Exercise task »
Return every non-blank line of the rows below as one numbered list, one line per entry.

**** Dataset content

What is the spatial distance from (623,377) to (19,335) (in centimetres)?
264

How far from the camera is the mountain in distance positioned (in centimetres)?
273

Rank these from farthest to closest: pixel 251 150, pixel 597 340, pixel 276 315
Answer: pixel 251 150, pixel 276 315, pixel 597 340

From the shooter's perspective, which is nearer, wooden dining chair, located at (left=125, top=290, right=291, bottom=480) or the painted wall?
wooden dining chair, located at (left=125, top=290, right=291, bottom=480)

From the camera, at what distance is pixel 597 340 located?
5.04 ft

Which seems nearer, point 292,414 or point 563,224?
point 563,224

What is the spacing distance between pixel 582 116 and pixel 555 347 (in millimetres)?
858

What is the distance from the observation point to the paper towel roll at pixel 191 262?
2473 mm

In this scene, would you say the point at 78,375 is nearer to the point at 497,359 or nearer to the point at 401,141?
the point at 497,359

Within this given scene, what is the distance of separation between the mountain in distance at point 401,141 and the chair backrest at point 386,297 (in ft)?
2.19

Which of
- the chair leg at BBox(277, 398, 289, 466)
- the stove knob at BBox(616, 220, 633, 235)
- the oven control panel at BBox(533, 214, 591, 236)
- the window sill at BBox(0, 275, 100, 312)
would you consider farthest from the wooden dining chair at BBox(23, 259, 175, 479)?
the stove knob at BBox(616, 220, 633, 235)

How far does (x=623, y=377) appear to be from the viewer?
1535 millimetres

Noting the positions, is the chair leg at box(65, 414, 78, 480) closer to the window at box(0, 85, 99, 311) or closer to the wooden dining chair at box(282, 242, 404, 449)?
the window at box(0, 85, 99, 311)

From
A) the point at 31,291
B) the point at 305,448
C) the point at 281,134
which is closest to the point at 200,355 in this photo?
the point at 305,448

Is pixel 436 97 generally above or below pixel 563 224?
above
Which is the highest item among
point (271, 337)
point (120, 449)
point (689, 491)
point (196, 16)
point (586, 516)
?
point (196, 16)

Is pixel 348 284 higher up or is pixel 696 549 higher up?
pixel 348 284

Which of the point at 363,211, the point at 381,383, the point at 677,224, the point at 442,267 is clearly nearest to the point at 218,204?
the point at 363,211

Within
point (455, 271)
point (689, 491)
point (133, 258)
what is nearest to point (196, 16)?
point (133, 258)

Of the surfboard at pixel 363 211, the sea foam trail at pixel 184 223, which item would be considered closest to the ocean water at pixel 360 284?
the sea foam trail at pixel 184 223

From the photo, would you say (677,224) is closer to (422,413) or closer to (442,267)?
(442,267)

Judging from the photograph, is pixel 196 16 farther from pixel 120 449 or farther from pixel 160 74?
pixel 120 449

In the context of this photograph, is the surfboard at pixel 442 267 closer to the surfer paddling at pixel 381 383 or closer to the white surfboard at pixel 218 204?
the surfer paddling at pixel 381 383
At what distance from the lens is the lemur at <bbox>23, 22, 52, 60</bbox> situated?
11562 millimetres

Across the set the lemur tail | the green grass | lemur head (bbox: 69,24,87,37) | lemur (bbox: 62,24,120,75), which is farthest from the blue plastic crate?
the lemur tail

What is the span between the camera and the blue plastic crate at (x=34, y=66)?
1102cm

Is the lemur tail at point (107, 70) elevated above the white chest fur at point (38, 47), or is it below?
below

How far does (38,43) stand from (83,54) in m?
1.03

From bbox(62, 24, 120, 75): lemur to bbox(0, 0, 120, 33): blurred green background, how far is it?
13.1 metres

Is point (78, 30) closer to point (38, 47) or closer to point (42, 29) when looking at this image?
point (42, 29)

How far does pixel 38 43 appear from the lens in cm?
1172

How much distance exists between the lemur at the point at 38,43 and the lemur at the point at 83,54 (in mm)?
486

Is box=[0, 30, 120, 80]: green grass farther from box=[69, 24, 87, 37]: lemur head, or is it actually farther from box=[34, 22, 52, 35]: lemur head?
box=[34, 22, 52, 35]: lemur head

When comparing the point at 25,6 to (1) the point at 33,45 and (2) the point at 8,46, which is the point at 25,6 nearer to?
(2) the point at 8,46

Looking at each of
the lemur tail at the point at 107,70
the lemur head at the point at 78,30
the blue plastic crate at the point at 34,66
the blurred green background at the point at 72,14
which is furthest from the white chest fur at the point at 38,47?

********

Task result »
1. What is the spatial distance from (623,377) to (19,335) (in centimetres)?
2. 264
3. How far from the camera is the mountain in distance positioned (in centimetres)?
4. 273
5. Rank these from farthest to closest: pixel 251 150, pixel 597 340, pixel 276 315
6. Answer: pixel 251 150, pixel 276 315, pixel 597 340
7. From the shooter's perspective, which is nearer, wooden dining chair, located at (left=125, top=290, right=291, bottom=480) or the painted wall?
8. wooden dining chair, located at (left=125, top=290, right=291, bottom=480)
9. From the camera, at what distance is pixel 597 340 located?
10. 5.04 ft
11. Which seems nearer, point 292,414 or point 563,224?
12. point 563,224
13. What is the spacing distance between pixel 582 116 and pixel 555 347 (in millimetres)?
14. 858
15. What is the distance from the observation point to the paper towel roll at pixel 191 262?
16. 2473 mm
17. In this scene, would you say the point at 78,375 is nearer to the point at 497,359 or nearer to the point at 401,141?
18. the point at 497,359
19. Within this given scene, what is the distance of separation between the mountain in distance at point 401,141 and the chair backrest at point 386,297 (in ft)?
20. 2.19
21. Which of
22. - the chair leg at BBox(277, 398, 289, 466)
23. - the stove knob at BBox(616, 220, 633, 235)
24. - the oven control panel at BBox(533, 214, 591, 236)
25. - the window sill at BBox(0, 275, 100, 312)
26. would you consider farthest from the wooden dining chair at BBox(23, 259, 175, 479)?
27. the stove knob at BBox(616, 220, 633, 235)
28. How far does (x=623, y=377) appear to be from the viewer?
29. 1535 millimetres
30. Noting the positions, is the chair leg at box(65, 414, 78, 480) closer to the window at box(0, 85, 99, 311) or closer to the wooden dining chair at box(282, 242, 404, 449)?
31. the window at box(0, 85, 99, 311)
32. From
33. A) the point at 31,291
34. B) the point at 305,448
35. C) the point at 281,134
36. which is closest to the point at 200,355 in this photo?
37. the point at 305,448
38. Is pixel 436 97 generally above or below pixel 563 224?
39. above
40. Which is the highest item among
41. point (271, 337)
42. point (120, 449)
43. point (689, 491)
44. point (196, 16)
45. point (586, 516)
46. ?
47. point (196, 16)
48. Is pixel 348 284 higher up or is pixel 696 549 higher up?
49. pixel 348 284
50. Which of the point at 363,211, the point at 381,383, the point at 677,224, the point at 442,267 is clearly nearest to the point at 218,204?
51. the point at 363,211
52. Within
53. point (455, 271)
54. point (689, 491)
55. point (133, 258)
56. what is nearest to point (196, 16)?
57. point (133, 258)
58. Of the surfboard at pixel 363 211, the sea foam trail at pixel 184 223, which item would be considered closest to the ocean water at pixel 360 284?
59. the sea foam trail at pixel 184 223
60. From the photo, would you say (677,224) is closer to (422,413) or closer to (442,267)?
61. (442,267)
62. Judging from the photograph, is pixel 196 16 farther from pixel 120 449 or farther from pixel 160 74?
63. pixel 120 449
64. In the context of this photograph, is the surfboard at pixel 442 267 closer to the surfer paddling at pixel 381 383 or closer to the white surfboard at pixel 218 204?
65. the surfer paddling at pixel 381 383
66. At what distance from the lens is the lemur at <bbox>23, 22, 52, 60</bbox> situated?
67. 11562 millimetres
68. Across the set the lemur tail | the green grass | lemur head (bbox: 69,24,87,37) | lemur (bbox: 62,24,120,75), which is farthest from the blue plastic crate?
69. the lemur tail
70. What is the span between the camera and the blue plastic crate at (x=34, y=66)?
71. 1102cm
72. Is the lemur tail at point (107, 70) elevated above the white chest fur at point (38, 47), or is it below?
73. below
74. How far does (38,43) stand from (83,54) in m?
75. 1.03
76. From bbox(62, 24, 120, 75): lemur to bbox(0, 0, 120, 33): blurred green background, how far is it?
77. 13.1 metres
78. Is point (78, 30) closer to point (38, 47) or closer to point (42, 29) when looking at this image?
79. point (42, 29)
80. How far does pixel 38 43 appear from the lens in cm?
81. 1172
82. How much distance exists between the lemur at the point at 38,43 and the lemur at the point at 83,54 (in mm)?
83. 486
84. Is box=[0, 30, 120, 80]: green grass farther from box=[69, 24, 87, 37]: lemur head, or is it actually farther from box=[34, 22, 52, 35]: lemur head?
85. box=[34, 22, 52, 35]: lemur head
86. When comparing the point at 25,6 to (1) the point at 33,45 and (2) the point at 8,46, which is the point at 25,6 nearer to?
87. (2) the point at 8,46
88. Looking at each of
89. the lemur tail at the point at 107,70
90. the lemur head at the point at 78,30
91. the blue plastic crate at the point at 34,66
92. the blurred green background at the point at 72,14
93. which is furthest from the white chest fur at the point at 38,47?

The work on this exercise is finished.